PLANS to bulldoze an industrial building and construct a 66-bed care home in Cheshire West have been knocked back over fears it would be ‘overbearing and oppressive’.

LNT Care Developments had submitted an application to flatten a building used by Contour Showers on Siddorn Street, Winsford - which is set to move to new premises - to make way for a three-storey care home.

The site is 100m north of Winsford High Street and surrounded by residential properties, with access from Siddorn Street and Bakers Lane. The proposed care home would have been 3,235 sq m in size with shared lounge/dining room, café/bar, garden room, TV/cinema room, shop, clinic and hair salon.

Contour Showers uses the site as an assembly plant for shower appliances which are then sold from the premises. But the firm is relocating to a purpose-built facility in Middlewich in March, which will leave the current site vacant.

A planning officers' report said Contour Showers currently employ 40 people, and the proposed care home would increase employment opportunities by 50 per cent - with a prospective 60 permanent jobs. Leeds-based LNT Care Developments said it has built 200 care homes around the country.

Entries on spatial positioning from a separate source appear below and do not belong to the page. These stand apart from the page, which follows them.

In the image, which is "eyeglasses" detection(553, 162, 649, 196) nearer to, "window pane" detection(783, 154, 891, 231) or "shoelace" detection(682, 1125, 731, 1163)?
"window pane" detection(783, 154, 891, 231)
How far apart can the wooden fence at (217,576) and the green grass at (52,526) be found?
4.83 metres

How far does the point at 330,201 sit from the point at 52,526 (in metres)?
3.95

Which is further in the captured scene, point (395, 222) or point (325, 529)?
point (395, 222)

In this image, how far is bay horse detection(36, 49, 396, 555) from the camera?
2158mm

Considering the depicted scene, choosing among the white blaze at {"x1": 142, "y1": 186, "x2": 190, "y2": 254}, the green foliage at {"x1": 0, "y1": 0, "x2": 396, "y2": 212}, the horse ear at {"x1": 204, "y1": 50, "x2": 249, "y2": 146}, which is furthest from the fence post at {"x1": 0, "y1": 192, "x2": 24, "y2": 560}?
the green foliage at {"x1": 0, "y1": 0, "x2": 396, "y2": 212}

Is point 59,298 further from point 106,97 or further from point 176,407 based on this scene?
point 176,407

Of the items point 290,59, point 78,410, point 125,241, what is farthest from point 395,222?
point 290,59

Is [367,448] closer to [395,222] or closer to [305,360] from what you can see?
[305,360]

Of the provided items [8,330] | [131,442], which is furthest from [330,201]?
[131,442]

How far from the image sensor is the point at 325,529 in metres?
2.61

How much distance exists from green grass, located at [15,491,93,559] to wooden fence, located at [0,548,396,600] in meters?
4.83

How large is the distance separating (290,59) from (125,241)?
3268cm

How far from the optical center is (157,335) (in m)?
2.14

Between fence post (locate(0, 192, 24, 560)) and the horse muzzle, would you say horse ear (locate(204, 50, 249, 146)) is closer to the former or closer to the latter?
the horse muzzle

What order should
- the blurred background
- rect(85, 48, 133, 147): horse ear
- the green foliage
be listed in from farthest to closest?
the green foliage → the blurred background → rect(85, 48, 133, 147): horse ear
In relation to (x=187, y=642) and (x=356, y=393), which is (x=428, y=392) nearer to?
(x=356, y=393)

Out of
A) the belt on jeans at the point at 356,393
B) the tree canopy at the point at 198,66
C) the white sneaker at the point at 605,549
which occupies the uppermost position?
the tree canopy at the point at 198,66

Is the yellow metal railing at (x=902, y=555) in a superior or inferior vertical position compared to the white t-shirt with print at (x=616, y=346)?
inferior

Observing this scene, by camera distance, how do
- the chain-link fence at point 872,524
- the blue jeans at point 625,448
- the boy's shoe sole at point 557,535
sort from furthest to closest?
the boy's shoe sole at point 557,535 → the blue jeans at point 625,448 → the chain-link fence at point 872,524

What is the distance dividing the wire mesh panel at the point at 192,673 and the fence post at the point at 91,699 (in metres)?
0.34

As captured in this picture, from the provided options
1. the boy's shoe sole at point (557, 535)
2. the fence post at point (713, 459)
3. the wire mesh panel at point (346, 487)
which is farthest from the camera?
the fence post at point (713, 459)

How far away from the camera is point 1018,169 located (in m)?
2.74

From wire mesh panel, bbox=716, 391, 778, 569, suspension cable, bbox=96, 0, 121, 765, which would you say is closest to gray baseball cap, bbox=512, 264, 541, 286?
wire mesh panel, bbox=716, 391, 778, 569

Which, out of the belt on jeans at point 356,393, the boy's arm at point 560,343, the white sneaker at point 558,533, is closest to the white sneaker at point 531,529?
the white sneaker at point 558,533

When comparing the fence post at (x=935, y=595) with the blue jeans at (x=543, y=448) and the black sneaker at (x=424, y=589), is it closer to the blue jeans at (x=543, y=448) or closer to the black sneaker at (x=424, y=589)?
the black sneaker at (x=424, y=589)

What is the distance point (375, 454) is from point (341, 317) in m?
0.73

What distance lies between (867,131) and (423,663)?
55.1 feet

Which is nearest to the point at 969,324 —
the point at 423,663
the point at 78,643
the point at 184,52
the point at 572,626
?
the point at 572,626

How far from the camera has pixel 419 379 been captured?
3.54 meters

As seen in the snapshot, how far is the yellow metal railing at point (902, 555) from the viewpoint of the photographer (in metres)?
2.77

Several neighbouring residents objected to the development, raising concerns that the building would overlook gardens and impact on their privacy.

Now Cheshire West and Chester planning officers have rejected the scheme over concerns the care home's scale and design would ‘not respect the character’ of the surrounding area.

Chester and District Standard: The Contour Showers site on Siddorn Street. Google imageThe Contour Showers site on Siddorn Street. Google image (Image: Google)

Their decision said: "The scale, design and layout of the development, without an active street frontage, would appear as a dominant and incongruous feature within its surroundings and would not contribute positively to the character of the area.

"It would cause significant adverse impacts on neighbouring residential amenity by virtue of overshadowing, overlooking and unacceptable loss of privacy."

The officers' report concluded: "The local planning authority considers that in this instance the scale of amendment necessary to achieve an acceptable outcome would result in a significantly different development and as such would be outside the scope of this application.

"It has therefore not been possible to work with the applicant in a positive and proactive way to secure a development that will improve the economic, social and environmental conditions of the area."